SHORT EXERCISE 1:
Reproduce the part of the restaurant review starting with "Initially opened in" and going on through "most diverse crowd.".

SELECTED TEXT:
----------

A plate of coffee-crusted beef tenderloin, herbed lamb chops, shrimp, French green beans and roasted Yukon Gold potatoes 
 Star-Telegram/Ron Jenkins

Star-Telegram/Ron Jenkins

A plate of coffee-crusted beef tenderloin, herbed lamb chops, shrimp, French green beans and roasted Yukon Gold potatoes Star-Telegram/Ron Jenkins

After nearly a year of limbo and a few months of retooling, Ovation is back.

Initially opened in mid-2006, the restaurant quickly gained an enthusiastic clientele that grew instantly addicted to the gussied-up soul food and passionate about a steady diet of live music. Ovation broke ground, too, as a west-side destination evening spot that drew a most diverse crowd.

Regulars have been left wondering, however, what would become of the food once beloved chef Keith Hicks left last year to open his own restaurant. Owner Mike Musgrove took his time mapping out a new game plan, but he makes clear that he’s focused on a bigger, better Ovation.

----------

Dataset excerpt:
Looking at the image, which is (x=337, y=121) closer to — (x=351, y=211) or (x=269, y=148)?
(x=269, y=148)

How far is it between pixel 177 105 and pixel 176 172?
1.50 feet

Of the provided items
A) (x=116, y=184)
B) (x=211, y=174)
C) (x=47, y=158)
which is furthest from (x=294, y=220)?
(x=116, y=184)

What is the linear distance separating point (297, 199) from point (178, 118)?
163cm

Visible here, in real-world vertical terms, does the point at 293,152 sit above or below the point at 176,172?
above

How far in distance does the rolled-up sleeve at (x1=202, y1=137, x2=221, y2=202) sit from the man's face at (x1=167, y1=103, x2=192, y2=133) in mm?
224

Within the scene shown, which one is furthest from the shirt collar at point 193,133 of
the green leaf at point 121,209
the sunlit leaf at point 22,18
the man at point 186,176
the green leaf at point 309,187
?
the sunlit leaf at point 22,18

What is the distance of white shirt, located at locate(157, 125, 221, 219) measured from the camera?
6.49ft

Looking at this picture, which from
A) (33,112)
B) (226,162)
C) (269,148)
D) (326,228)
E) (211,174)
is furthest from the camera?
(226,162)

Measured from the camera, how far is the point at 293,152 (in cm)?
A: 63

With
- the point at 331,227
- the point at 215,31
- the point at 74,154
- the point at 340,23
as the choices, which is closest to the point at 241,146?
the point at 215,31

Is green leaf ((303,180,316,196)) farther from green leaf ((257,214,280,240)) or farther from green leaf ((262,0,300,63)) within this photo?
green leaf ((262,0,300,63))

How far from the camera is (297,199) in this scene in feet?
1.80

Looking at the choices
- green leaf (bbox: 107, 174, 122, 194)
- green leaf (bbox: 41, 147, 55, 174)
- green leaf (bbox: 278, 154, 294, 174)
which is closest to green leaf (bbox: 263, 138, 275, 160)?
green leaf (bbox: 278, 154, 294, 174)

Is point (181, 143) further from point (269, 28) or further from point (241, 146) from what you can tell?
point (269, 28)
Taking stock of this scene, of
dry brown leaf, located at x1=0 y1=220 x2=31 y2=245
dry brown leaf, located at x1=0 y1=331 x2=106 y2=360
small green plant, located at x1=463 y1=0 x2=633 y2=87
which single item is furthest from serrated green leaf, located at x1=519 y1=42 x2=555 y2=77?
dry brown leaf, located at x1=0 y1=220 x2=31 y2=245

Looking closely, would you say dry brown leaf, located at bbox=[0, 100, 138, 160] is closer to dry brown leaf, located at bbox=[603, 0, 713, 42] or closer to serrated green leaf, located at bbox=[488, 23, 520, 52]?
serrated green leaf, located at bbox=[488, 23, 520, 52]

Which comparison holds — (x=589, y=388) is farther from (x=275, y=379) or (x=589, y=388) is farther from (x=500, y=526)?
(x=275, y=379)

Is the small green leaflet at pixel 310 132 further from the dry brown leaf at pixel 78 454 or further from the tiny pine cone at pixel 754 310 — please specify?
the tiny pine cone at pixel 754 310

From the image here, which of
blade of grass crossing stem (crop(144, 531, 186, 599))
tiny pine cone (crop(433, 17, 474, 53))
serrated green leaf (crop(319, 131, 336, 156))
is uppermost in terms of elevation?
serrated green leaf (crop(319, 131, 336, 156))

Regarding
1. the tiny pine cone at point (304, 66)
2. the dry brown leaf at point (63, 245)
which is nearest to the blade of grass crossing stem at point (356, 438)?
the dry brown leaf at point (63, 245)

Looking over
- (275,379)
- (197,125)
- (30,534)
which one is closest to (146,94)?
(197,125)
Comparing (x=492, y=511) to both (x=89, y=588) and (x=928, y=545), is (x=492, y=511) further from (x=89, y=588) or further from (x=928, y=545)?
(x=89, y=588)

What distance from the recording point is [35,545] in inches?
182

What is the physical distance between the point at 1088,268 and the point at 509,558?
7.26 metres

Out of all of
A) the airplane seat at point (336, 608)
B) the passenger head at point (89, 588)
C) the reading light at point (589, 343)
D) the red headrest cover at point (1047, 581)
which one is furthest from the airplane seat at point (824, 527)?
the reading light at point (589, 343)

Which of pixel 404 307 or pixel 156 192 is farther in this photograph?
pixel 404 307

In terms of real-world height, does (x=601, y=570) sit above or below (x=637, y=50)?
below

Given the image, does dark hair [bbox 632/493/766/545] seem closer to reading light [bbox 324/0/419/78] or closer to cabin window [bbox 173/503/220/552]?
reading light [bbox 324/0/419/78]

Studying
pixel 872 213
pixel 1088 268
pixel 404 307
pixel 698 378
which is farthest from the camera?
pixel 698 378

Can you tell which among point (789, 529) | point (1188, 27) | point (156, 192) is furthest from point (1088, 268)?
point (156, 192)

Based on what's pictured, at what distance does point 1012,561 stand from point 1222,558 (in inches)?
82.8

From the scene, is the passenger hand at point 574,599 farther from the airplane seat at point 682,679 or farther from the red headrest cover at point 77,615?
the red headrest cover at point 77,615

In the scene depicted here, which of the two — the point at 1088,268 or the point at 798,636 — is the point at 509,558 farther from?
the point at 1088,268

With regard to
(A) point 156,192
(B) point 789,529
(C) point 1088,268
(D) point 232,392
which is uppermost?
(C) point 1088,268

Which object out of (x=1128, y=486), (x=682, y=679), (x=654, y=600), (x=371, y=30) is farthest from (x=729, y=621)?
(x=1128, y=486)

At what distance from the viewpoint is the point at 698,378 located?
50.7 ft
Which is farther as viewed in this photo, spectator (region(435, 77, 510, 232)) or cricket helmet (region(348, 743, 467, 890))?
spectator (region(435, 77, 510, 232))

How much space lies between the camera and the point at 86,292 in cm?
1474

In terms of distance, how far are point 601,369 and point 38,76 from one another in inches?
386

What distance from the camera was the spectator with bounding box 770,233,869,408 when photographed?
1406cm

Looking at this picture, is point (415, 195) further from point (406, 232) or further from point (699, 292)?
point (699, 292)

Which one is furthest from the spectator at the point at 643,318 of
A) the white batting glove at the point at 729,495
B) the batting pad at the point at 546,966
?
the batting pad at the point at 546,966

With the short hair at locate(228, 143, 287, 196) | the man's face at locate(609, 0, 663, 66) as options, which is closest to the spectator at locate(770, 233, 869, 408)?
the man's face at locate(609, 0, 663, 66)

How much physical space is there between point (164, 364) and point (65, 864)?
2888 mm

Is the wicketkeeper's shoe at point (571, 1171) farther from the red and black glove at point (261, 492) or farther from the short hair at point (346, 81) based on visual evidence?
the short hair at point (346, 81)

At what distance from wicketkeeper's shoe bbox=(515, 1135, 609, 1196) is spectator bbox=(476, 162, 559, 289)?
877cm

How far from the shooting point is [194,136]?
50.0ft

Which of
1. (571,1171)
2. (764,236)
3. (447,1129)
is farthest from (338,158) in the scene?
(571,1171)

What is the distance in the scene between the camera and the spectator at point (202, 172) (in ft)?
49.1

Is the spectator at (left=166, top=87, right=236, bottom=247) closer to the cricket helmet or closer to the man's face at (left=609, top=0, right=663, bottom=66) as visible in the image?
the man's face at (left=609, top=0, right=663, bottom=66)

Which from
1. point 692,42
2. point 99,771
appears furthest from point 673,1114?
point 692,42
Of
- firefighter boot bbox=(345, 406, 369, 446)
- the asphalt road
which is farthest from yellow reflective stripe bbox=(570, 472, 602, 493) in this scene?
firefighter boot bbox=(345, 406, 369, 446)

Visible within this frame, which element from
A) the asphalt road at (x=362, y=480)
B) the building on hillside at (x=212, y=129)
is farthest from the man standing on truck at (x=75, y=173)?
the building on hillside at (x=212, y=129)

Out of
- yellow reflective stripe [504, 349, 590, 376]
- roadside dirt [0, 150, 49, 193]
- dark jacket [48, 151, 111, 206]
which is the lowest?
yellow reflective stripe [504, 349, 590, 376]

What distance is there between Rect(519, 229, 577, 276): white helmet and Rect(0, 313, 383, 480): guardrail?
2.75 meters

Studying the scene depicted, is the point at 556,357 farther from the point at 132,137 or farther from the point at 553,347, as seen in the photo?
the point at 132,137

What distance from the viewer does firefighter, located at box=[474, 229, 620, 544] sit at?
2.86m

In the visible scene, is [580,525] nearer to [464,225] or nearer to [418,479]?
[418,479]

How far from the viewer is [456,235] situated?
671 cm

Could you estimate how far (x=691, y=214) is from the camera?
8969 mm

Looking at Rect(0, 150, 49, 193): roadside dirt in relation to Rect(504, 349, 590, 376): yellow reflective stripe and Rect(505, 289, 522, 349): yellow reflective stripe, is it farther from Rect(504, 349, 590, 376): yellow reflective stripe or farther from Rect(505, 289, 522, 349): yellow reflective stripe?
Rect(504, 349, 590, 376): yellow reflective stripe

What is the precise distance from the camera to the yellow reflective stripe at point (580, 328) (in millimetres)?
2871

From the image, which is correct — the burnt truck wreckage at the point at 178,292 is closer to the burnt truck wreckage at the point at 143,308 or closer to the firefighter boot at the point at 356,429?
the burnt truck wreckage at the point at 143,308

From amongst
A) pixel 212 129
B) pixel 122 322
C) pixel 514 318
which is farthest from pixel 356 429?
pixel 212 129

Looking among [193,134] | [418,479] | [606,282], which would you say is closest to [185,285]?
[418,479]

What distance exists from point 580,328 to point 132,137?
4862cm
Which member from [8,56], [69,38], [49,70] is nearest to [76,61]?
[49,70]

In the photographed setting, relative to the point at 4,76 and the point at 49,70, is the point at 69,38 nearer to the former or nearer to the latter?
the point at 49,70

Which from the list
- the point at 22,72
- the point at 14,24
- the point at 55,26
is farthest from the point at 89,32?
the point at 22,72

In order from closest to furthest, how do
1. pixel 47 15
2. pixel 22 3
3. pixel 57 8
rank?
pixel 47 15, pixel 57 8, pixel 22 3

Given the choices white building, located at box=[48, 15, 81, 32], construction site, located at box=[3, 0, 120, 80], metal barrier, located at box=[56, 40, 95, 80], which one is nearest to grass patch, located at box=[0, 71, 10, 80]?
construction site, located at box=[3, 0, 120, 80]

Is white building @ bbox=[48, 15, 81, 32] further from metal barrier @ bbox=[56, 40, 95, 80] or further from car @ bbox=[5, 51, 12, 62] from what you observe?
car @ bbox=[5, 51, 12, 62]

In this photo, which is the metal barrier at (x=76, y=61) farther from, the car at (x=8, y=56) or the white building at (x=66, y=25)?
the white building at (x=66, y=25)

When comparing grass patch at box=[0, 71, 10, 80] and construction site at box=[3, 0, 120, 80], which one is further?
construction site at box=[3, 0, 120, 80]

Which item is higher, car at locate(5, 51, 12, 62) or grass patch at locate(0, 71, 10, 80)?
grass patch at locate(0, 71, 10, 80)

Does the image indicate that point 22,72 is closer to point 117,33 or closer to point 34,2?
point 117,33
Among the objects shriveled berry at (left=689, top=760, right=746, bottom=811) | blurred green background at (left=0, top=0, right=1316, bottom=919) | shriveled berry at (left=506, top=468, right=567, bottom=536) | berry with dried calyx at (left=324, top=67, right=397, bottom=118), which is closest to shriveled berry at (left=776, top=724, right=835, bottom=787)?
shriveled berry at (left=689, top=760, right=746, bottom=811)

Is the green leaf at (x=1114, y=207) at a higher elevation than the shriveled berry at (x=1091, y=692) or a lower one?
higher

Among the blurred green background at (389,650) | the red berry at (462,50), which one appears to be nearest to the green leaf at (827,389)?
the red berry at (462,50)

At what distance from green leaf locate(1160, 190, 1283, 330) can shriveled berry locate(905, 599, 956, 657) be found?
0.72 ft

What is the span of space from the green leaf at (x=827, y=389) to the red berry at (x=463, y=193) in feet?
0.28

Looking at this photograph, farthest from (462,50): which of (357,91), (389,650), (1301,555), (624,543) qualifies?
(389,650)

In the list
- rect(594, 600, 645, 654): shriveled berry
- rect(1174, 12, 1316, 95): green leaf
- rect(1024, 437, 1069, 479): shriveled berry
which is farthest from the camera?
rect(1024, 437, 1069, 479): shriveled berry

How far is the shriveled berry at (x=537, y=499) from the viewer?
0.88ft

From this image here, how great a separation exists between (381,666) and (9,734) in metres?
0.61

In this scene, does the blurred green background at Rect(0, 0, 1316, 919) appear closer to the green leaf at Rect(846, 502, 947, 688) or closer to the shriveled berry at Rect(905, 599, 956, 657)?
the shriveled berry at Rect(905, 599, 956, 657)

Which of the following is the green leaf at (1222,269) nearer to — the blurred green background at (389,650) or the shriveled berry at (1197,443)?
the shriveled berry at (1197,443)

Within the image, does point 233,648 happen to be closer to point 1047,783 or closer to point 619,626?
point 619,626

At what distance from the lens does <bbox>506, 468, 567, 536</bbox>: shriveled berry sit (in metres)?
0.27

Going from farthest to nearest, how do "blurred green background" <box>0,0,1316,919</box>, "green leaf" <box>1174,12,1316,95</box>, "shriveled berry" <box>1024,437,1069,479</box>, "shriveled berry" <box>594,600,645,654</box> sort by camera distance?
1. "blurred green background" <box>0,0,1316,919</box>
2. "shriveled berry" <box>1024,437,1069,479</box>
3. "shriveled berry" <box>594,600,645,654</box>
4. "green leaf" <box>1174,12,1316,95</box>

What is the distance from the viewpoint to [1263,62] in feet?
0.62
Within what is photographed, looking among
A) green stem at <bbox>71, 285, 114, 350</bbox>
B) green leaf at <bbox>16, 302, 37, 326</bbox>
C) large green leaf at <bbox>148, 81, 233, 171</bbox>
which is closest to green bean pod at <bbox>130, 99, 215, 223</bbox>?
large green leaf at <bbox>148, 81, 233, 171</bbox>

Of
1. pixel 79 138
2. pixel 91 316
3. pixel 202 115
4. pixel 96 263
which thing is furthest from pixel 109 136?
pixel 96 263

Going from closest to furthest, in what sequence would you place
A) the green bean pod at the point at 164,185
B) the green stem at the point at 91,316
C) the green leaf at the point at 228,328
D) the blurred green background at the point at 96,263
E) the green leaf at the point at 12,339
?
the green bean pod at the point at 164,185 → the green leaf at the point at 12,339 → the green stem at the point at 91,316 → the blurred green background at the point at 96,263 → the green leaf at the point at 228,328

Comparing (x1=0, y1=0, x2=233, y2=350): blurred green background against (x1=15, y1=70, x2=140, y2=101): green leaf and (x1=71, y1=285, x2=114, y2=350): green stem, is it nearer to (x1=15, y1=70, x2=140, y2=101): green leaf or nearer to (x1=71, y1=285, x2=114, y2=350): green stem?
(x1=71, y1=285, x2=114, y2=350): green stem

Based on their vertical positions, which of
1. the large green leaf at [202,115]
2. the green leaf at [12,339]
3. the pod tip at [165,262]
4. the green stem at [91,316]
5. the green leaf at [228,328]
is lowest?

----------

SHORT EXERCISE 2:
Pick out each line of the records above that contains the string "furthest".

EXPECTED OUTPUT 1:
Initially opened in mid-2006, the restaurant quickly gained an enthusiastic clientele that grew instantly addicted to the gussied-up soul food and passionate about a steady diet of live music. Ovation broke ground, too, as a west-side destination evening spot that drew a most diverse crowd.

EXPECTED OUTPUT 2:
which is furthest from (x=294, y=220)?
Within the scene shown, which one is furthest from the shirt collar at point 193,133 of
is furthest from the camera?
which single item is furthest from serrated green leaf, located at x1=519 y1=42 x2=555 y2=77?
which one is furthest from the airplane seat at point (824, 527)?
Can you tell which among point (789, 529) | point (1188, 27) | point (156, 192) is furthest from point (1088, 268)?
Which one is furthest from the spectator at the point at 643,318 of
appears furthest from point 673,1114?
In order from closest to furthest, how do
which thing is furthest from pixel 109 136?
Going from closest to furthest, in what sequence would you place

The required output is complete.